* **TAREFA 1**
Reescreva de forma mais concisa o parágrafo do texto para análise que começa com "A conversa continuou bem acalorada", preservando os fatos principais.
* **TAREFA 2**
Segundo o texto para análise, quantas narrativas, aproximadamente, a antologia Negras Crônicas contém?

* **TEXTO PARA ANÁLISE**

============================================================

Domingo. Pede cachimbo, dizia minha vó materna. As tradições de família,
as lembranças do jeito de ser das pessoas… Foi em um domingo, um
desses, estive em um evento literário em Petrópolis. E um momento
me transformou. Sei que a literatura tem o poder de iluminar as
mentes. Um livro pode fazer grandes alterações em nossa forma de
enxergar a vida.
O
mote do bate-papo era a antologia Negras
Crônicas : escurecendo os fatos.
O assunto era mulheres negras e suas vivências. O livro contém umas
quarenta narrativas que dizem respeito a uma quantidade significativa
de experiências ruins vividas pelas autoras publicadas.
Eu
participava da roda de conversa e duas das autoras, que estavam
presentes, começaram a falar sobre o livro, sobre o edital e sobre a
publicação. Todavia, o assunto que tomou vulto, e não poderia ser
diferente, foi a questão do racismo.
Em
depoimentos bastante emotivos e indignados elas apresentaram as suas
relevâncias.
Costumo
fazer de minha trajetória uma jornada de aprendizado e procuro
sempre melhorar como ser humano. Aos poucos, apesar de ouvir absurdos
sobre os negros durante minha vida, eu passei a ter o meu próprio
pensamento a esse respeito e já há bastante tempo que tirei de mim
o sentimento de inferioridade que pessoas sentem pela população
afrodescendente. Olhares de desdém, por mais que tenham instrução,
competência e sabedoria.
Carregam
um passado nas costas assim como todos nós carregamos. Porém, um
passado que se mantém na cor da pele até hoje e machuca.
A
conversa continuou bem acalorada. As autoras que lá estavam,
mulheres cultas e bem articuladas, conduziram o assunto racismo com
conhecimento de causa. A mais jovem com força no olhar e muita
vontade de construir uma outra vertente dessa história de escravidão
e subserviência que se mantém atual, por mais luta que haja. A mais
madura com excelente performance elocutiva parecia ter no olhar mais
tristeza e, devido à vivência acumulada, carregar mais decepções.

============================================================

* **MATERIAL FORNECIDO**
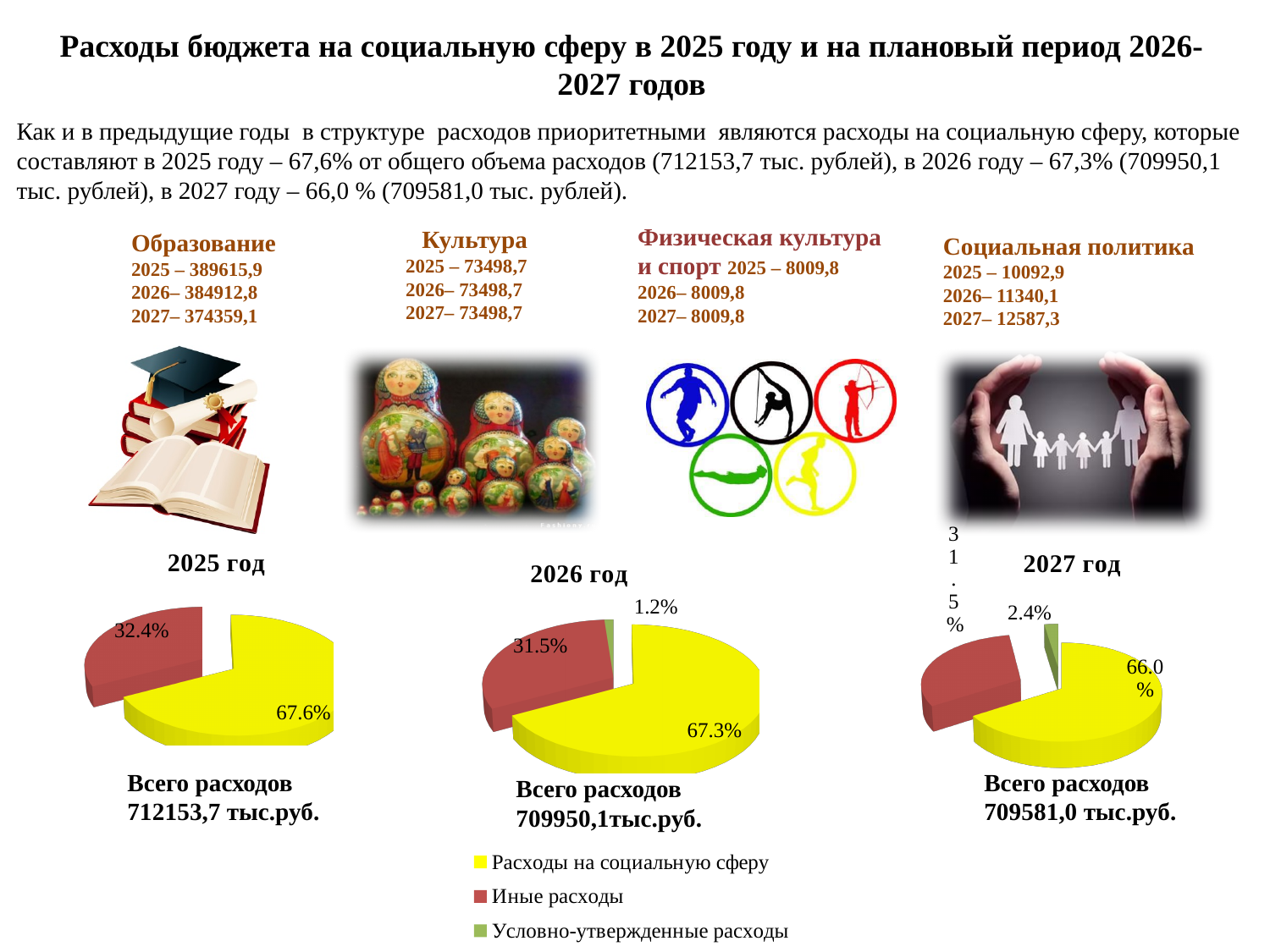
In the "2025 год" pie chart, what is the difference between the shares of Расходы на социальную сферу and Иные расходы? 35.2% In the "2027 год" pie chart, what share is labelled for Расходы на социальную сферу? 66.0% In the "2026 год" pie chart, what share is labelled for Иные расходы? 31.5% How many entries does the shared legend below the pie charts list? 3 In the "2027 год" pie chart, which category has the smallest slice? Условно-утвержденные расходы What type of chart is used for "2026 год"? Pie chart In the "2026 год" pie chart, which category has the largest slice? Расходы на социальную сферу In the "2025 год" pie chart, what share is labelled on the red slice (Иные расходы)? 32.4% In the "2026 год" pie chart, what share is labelled for Условно-утвержденные расходы? 1.2% How many slices does the "2025 год" pie chart have? 2 In the "2025 год" pie chart, what share is labelled on the yellow slice (Расходы на социальную сферу)? 67.6% In the "2027 год" pie chart, what share is labelled for Условно-утвержденные расходы? 2.4%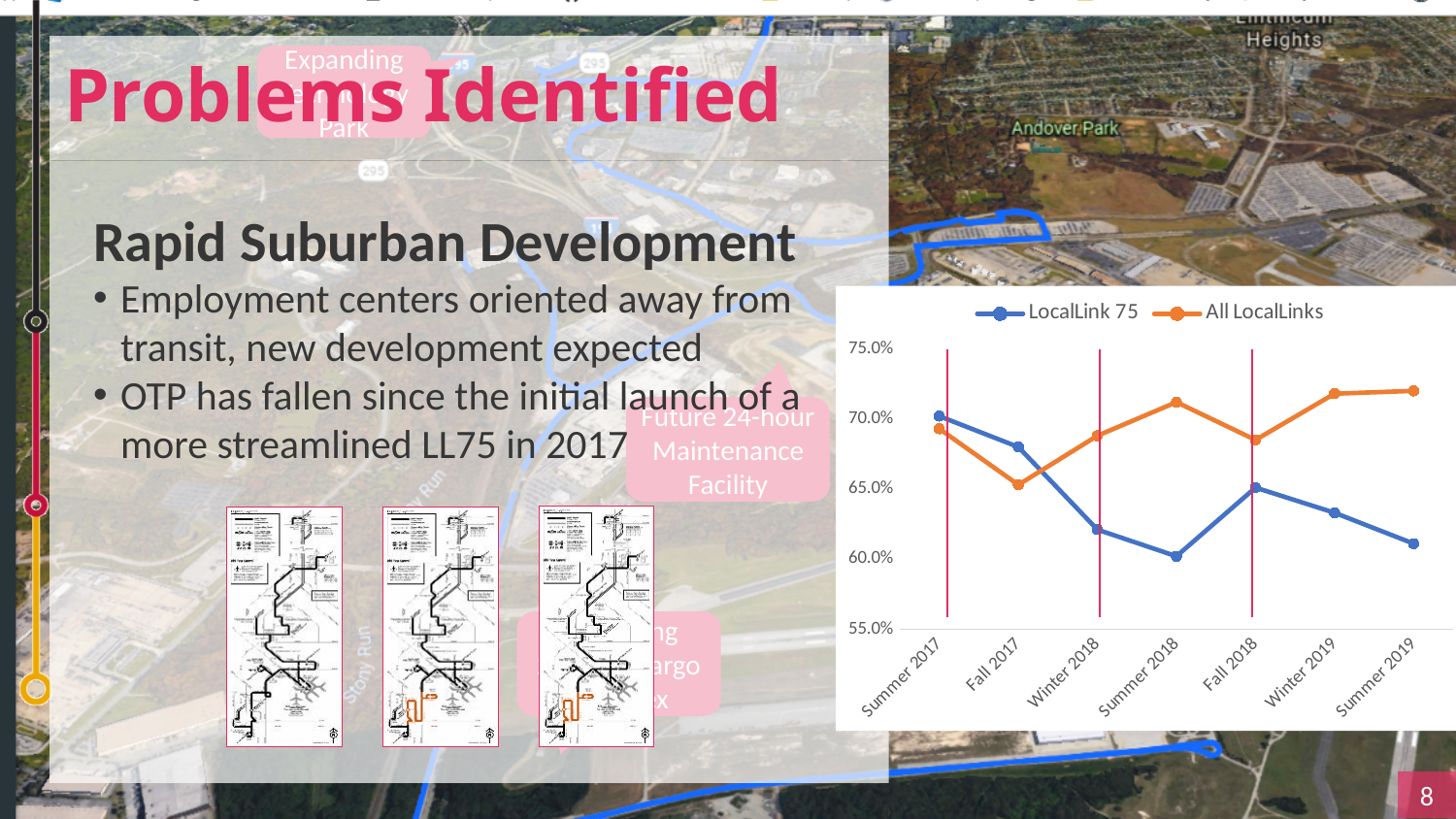
In which period is the LocalLink 75 value lowest? Summer 2018 In which period is the All LocalLinks value lowest? Fall 2017 Is the All LocalLinks value for Summer 2018 greater or less than 70.0%? greater Is the LocalLink 75 value for Summer 2018 greater or less than 65.0%? less What colour is the LocalLink 75 line in the chart? blue In Summer 2018, which series has the higher value, LocalLink 75 or All LocalLinks? All LocalLinks In which period is the LocalLink 75 value highest? Summer 2017 How many time periods are plotted along the x axis of the chart? 7 Does the LocalLink 75 line rise or fall from Summer 2017 to Summer 2018? fall How many series does the legend of the chart list? 2 What kind of chart is shown on the right side of the slide? line chart Is the All LocalLinks value for Fall 2017 greater or less than 70.0%? less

============================================================

* **SOLUÇÃO 1**
A conversa seguiu acalorada, e as autoras presentes, cultas e articuladas, trataram do racismo com conhecimento de causa. A mais jovem mostrava força no olhar e vontade de construir outra vertente da história de escravidão e subserviência que se mantém atual. A mais madura, de ótima elocução, parecia ter mais tristeza no olhar e, pela vivência acumulada, carregar mais decepções.

* **SOLUÇÃO 2**
Umas quarenta narrativas.